* _Ejercicio propuesto A_:
Cuenta cuántas líneas de los registros contienen la cadena "lung" y responde solo con el número.

* _Fragmento del documento_:
------------------------------------------------------------------------
Prólogo breve para un montañés intrépido

No es todavía un “insigne polígrafo”, como el otro, pero todo se andará. De momento, Jesús Laínz es simplemente un escritor que dará que hablar. Me produce mucho júbilo prologar este libro suyo, pero me habría gustado ser yo el autor. Vayan estas líneas para conjurar mi envidia.

 

Lo más sorprendente de este ensayo es su primera parte, con la atrevida tesis de que el nacionalismo onomástico se desparrama por Europa entera. Ese sí que es el verdadero rapto de Europa. Pero, para un lector español, la segunda parte del libro es la más provocadora y polémica. Es la crónica despiadada, inflamatoria y cáustica de hasta qué extremos de estolidez pueden llegar los delirios nacionalistas. El nacionalismo no es afirmar lo propio, sino despreciar lo ajeno y cercano; en este caso el resto de España (el “resto del Estado”, según la jerga). La hispanofobia es tan visceral que ni siquiera se puede calmar con el anhelo de la imposible secesión. Ya se sabe, cuanto mayor sea el grado de frustración, más agresión. La argolla última de esa cadena es el terrorismo, por lo menos en el terreno lingüístico. Ese episodio no produce miedo sino risa, como la fábula clásica del burro que comía higos.
------------------------------------------------------------------------
* _Registros aportados_:
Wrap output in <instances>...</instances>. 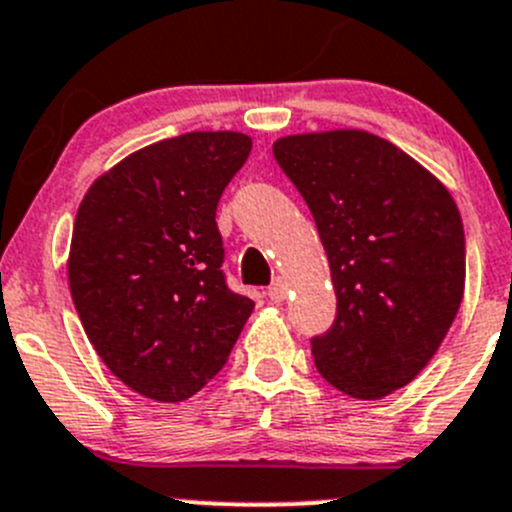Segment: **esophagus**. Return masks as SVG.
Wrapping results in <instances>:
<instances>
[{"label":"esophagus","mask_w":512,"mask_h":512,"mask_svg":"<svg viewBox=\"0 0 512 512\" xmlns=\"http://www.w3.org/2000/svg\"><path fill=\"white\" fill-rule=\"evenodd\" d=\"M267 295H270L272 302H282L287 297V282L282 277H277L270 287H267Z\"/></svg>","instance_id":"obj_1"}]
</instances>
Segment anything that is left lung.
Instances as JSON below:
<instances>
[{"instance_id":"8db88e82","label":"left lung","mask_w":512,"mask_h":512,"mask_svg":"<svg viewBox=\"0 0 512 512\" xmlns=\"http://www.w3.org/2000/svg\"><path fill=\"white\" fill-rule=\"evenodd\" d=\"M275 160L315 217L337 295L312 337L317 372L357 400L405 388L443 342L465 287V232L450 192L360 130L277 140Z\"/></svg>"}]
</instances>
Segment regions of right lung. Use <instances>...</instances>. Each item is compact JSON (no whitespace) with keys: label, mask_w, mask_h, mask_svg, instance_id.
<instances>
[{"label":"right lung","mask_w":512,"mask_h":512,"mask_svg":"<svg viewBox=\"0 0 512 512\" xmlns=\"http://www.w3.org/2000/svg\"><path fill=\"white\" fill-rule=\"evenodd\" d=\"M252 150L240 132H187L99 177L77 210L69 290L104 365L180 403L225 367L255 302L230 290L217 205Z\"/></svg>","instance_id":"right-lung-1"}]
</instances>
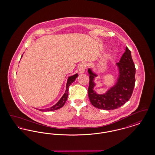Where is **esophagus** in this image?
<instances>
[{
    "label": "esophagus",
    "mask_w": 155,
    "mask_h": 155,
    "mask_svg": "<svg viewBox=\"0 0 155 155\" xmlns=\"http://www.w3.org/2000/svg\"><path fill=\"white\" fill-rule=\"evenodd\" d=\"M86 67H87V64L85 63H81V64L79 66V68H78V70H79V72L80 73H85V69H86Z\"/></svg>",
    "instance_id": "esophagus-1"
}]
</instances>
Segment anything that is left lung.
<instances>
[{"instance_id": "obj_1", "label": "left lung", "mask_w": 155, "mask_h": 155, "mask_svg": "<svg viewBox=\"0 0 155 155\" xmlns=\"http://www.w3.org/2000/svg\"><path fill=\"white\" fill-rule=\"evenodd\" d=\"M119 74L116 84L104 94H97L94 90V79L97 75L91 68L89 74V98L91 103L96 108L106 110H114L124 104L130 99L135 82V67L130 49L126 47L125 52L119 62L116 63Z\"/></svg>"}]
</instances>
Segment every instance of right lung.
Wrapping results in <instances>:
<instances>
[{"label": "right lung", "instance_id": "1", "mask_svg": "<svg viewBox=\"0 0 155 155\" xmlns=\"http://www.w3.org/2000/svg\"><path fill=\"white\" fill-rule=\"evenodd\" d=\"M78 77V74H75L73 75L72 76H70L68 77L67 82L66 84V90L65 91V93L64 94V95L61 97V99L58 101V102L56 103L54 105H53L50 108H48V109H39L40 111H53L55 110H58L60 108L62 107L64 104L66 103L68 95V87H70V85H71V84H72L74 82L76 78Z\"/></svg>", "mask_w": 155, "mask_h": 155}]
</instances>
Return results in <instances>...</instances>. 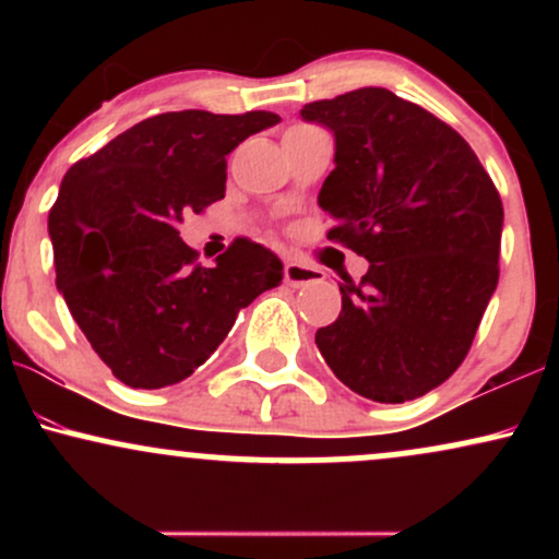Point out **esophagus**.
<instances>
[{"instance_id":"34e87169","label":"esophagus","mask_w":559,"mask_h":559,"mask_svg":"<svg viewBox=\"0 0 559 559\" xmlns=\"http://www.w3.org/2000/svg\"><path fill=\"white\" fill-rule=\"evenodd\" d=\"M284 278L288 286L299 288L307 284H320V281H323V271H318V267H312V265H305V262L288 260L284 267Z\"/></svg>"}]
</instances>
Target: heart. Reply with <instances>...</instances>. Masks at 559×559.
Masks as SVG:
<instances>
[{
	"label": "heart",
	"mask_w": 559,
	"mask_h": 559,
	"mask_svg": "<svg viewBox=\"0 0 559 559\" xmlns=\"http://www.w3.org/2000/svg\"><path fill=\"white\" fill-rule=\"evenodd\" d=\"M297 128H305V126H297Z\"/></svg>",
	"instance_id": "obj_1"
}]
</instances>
------------------------------------------------------------------------
* _Ejercicio propuesto B_:
Escribe la continuación del prólogo al libro de Jesús Laínz, empezando justo después de su última frase.

* _Resultado A_:
8

* _Resultado B_:
 

Es una ilusión racionalista la creencia de que las lenguas están solo para comunicarnos o entendernos. Para empezar, en el mundo no hay una única lengua sino unos pocos miles de ellas. Bien es verdad que la mayoría no se escriben. En segundo lugar, las lenguas se extienden por razones políticas o de prestigio social. El resultado es que la lengua sirve también para no entenderse, para obstaculizar la comunicación. No otra cosa es la pertinacia de los caprichos onomásticos. El libro de Laínz es una estupenda ilustración de ese principio, aplicado sobre todo a la vieja Europa y particularmente a la valetudinaria España. Añado una observación mínima. En una vía de circunvalación de Madrid destaca este letrero: “A Coruña/A. Soria”. En ningún caso se quiere decir que por ese camino se viaje a La Coruña o a Soria. Simplemente, si se sigue ahí, podrá uno optar por tomar la “nacional VI”, que llega hasta La Coruña, o derivar hacia la avenida de Arturo Soria.

 

Lo peor de Europa es el nacionalismo, que existe en muchos países. Realmente es una versión del autoritarismo, como queda demostrado en este libro. Lo verdaderamente estúpido es el nacionalismo lingüístico. Sólo por ese factor, Europa dejará de ser un continente hegemónico en el mundo. Menos mal que para los españoles la lengua común no es nuestra lengua propia, porque lo es de una veintena de países.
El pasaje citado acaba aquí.